Reacher bebió más agua y comió otra de las barritas energéticas. Después, volvió a acomodar el contenido de la bolsa de basura y esperó a que los Tahoes pasaran una vez más, momento en que se incorporó y cruzó la carretera andando. Pasó a unos cuarenta metros de dos camiones, uno que entraba y el otro que salía. Aceptó correr el riesgo de que lo vieran. Primero, porque no le quedaba otra opción y, segundo, porque dio por hecho que se trataba de una cuestión de grados de separación. ¿Le diría el conductor de un camión a uno de los capataces de la planta que acababa de ver a un caminante? ¿Llamaría el capataz a la oficina de seguridad? ¿Llamaría la oficina de seguridad a la policía?

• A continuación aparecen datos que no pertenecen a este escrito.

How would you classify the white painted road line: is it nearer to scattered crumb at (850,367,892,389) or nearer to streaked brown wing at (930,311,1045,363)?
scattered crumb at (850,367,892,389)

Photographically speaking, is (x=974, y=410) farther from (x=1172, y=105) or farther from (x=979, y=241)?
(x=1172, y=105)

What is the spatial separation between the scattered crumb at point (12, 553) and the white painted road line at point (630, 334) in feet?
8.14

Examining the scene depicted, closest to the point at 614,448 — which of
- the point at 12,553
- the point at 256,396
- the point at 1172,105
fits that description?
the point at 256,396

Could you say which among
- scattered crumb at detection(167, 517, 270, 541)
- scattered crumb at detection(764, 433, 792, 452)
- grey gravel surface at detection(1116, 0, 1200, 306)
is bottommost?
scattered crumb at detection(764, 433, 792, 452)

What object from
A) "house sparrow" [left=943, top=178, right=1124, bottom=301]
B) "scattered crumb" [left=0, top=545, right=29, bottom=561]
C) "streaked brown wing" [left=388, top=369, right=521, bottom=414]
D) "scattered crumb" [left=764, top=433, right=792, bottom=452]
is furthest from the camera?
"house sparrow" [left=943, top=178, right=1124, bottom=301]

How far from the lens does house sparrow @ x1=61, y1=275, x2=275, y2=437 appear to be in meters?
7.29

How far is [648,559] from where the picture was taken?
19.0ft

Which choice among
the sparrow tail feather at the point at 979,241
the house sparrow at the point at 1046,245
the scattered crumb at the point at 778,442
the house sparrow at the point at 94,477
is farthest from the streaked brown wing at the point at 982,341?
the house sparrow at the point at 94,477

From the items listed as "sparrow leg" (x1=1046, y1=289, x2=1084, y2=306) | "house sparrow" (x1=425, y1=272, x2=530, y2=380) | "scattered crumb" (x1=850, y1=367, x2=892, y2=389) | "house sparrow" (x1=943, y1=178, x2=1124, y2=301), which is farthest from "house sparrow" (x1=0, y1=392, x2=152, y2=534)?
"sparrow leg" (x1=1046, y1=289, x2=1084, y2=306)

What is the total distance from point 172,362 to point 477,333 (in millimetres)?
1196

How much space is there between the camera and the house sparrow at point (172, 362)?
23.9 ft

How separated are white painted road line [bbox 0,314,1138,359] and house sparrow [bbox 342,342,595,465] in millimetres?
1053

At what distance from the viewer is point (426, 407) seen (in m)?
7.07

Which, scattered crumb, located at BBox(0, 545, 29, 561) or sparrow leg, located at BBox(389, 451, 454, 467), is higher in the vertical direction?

Era improbable y, aunque sucediera, el tiempo de respuesta sería largo. Reacher volvería a estar entre la maleza muchísimo antes de que llegasen los Crown Victoria. Además, a los Crown Victoria no se les daría bien avanzar por entre la maleza y, por otro lado, seguro que los Tahoes no abandonaban su itinerario particular.

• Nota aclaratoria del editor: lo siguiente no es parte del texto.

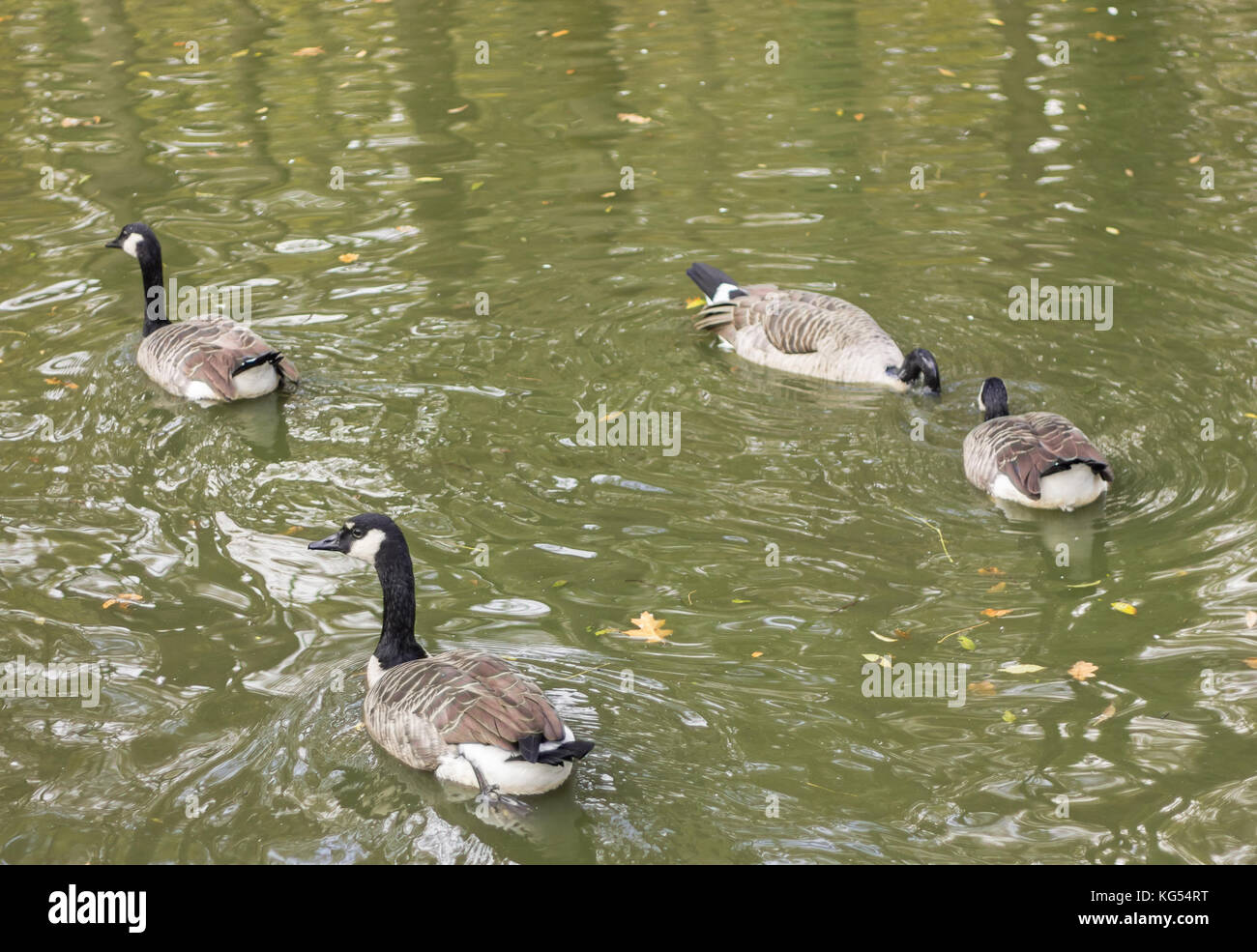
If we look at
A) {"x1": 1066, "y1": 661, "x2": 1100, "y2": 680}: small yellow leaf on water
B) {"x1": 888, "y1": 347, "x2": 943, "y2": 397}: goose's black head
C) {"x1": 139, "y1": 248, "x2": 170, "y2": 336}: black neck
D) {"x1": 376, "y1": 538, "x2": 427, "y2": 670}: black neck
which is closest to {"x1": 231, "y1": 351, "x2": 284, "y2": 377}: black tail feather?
{"x1": 139, "y1": 248, "x2": 170, "y2": 336}: black neck

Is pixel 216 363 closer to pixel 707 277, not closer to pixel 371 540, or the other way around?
pixel 371 540

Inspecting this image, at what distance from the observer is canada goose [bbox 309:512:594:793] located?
6285 millimetres

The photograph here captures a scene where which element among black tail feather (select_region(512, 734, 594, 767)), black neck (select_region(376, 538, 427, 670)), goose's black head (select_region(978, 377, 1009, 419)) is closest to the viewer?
black tail feather (select_region(512, 734, 594, 767))

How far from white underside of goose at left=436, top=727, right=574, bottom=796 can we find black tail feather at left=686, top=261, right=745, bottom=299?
6394 millimetres

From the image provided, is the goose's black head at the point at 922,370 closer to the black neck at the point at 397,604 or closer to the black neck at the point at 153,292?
the black neck at the point at 397,604

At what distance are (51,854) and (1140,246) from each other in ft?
36.2

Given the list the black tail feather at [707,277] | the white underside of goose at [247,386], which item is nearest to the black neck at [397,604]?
the white underside of goose at [247,386]

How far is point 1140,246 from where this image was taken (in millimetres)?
12961

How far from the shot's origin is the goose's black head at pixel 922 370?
34.2ft

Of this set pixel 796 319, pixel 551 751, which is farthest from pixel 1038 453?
pixel 551 751

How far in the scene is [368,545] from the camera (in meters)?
7.27

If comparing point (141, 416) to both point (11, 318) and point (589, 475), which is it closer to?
point (11, 318)

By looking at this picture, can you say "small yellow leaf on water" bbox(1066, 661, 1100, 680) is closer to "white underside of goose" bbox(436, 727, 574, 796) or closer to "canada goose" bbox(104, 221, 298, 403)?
"white underside of goose" bbox(436, 727, 574, 796)

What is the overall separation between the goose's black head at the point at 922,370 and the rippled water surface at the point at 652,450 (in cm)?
22
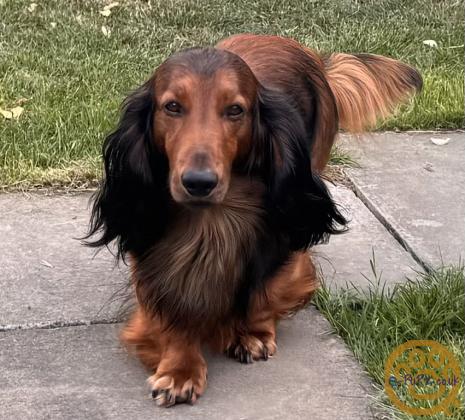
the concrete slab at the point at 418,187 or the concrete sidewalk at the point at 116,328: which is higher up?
the concrete slab at the point at 418,187

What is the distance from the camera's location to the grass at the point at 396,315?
9.76 ft

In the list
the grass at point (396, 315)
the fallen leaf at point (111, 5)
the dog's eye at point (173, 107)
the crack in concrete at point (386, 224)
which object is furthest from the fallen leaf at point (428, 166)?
the fallen leaf at point (111, 5)

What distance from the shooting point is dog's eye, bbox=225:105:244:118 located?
261 cm

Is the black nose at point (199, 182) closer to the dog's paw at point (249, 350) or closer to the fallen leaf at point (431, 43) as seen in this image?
the dog's paw at point (249, 350)

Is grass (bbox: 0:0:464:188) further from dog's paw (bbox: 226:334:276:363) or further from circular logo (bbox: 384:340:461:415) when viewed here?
circular logo (bbox: 384:340:461:415)

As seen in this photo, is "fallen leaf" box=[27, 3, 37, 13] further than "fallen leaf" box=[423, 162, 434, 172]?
Yes

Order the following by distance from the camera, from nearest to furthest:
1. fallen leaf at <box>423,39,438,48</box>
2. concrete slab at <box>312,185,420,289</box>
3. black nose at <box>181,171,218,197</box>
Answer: black nose at <box>181,171,218,197</box>
concrete slab at <box>312,185,420,289</box>
fallen leaf at <box>423,39,438,48</box>

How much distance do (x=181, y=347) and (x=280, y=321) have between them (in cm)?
48

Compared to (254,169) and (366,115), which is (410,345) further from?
(366,115)

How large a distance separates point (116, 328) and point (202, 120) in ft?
3.18

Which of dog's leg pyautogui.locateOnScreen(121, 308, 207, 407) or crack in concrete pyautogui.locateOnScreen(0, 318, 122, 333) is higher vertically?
dog's leg pyautogui.locateOnScreen(121, 308, 207, 407)

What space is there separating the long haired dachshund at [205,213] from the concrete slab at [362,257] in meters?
0.51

Cruzar era bastante seguro.

Siguió adelante, hacia donde estaban los montículos y las rocas, y empezó a desviarse hacia el sur, hacia el lateral de la planta de reciclaje. El muro de metal seguía y seguía. Debía de tener unos cuatro metros de altura y estaba construido como en cuña a partir de lo que parecían techos de coches viejos. Cada panel tenía una ligera curva convexa que creaba la sensación de que el muro estaba acolchado. El cilindro de casi dos metros que coronaba el muro parecía hecho del mismo material, pero daba la impresión de que lo hubieran moldeado prensas gigantes hasta darle el contorno adecuado, y de quse después lo hubieran soldado de una sola pasada, sin costuras. Para acabar, habían pintado aquella estructura de blanco brillante.

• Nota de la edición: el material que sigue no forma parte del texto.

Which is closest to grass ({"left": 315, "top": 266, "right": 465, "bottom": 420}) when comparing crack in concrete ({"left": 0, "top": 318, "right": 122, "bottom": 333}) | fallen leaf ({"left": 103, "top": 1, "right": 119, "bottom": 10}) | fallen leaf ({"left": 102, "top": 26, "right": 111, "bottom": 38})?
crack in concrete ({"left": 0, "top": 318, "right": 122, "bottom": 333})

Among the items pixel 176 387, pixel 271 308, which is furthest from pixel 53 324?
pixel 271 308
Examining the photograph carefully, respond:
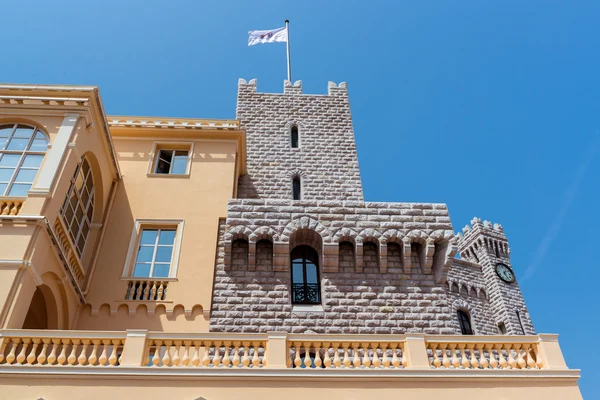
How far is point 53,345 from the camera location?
949cm

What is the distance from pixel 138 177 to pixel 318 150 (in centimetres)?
706

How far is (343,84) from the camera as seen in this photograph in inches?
896

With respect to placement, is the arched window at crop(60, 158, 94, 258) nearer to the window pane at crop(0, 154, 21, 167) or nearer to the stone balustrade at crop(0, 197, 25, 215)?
the stone balustrade at crop(0, 197, 25, 215)

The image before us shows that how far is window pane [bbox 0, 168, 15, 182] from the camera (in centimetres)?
1166

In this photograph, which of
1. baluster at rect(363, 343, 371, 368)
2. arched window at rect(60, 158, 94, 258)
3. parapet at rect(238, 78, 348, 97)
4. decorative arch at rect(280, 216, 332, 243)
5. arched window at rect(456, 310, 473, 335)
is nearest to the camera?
baluster at rect(363, 343, 371, 368)

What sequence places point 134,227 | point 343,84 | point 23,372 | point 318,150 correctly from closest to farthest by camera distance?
point 23,372 < point 134,227 < point 318,150 < point 343,84

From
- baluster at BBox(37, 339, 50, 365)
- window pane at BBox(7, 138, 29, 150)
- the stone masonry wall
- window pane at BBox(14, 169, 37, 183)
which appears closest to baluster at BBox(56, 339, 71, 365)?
baluster at BBox(37, 339, 50, 365)

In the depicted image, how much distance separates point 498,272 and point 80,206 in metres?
30.2

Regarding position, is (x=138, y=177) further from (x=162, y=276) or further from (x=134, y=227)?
(x=162, y=276)

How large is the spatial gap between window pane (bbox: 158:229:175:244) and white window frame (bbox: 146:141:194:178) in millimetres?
2013

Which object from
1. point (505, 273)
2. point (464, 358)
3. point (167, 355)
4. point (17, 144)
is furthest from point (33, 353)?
point (505, 273)

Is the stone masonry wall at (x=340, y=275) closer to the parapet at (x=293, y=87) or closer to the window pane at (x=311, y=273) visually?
the window pane at (x=311, y=273)

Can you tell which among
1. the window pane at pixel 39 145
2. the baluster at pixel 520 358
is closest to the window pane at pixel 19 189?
the window pane at pixel 39 145

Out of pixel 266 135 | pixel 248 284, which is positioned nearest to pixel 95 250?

Reacher tardó veintiséis minutos en recorrer el otro largo de la planta de reciclaje, que medía más de kilómetro y medio. En la esquina suroeste descubrió por qué los Tahoes tardaban más tiempo en aparecer. Había un segundo complejo amurallado; otro rectángulo gigantesco de tamaño similar. Estaba construido siguiendo un eje que iba de noreste a suroeste y que no estaba alineado con la planta de reciclaje. Su esquina noreste estaba a unos cincuenta metros de la esquina suroeste de la planta. Había huellas de rodadas que indicaban que los Tahoes también patrullaban aquel complejo, dando pasadas y más pasadas a través de aquel cuello de botella de cincuenta metros, para, a continuación, describir un ocho gigante y distorsionado. De pronto, Reacher quedaba expuesto. Su posición era buena en relación con el primer complejo, pero no tan buena en relación con el segundo. El Tahoe que iba en el sentido de las agujas del reloj iba a pasar por el cuello de botella y a girar bastante cerca de él. Reacher se retiró hacia el oeste en busca de una roca tras la que parapetarse. Llegó hasta una zona un poco hundida y rodeada de maleza.

Entonces, oyó ruedas sobre la tierra arenosa.

Se echó al suelo bocabajo y observó.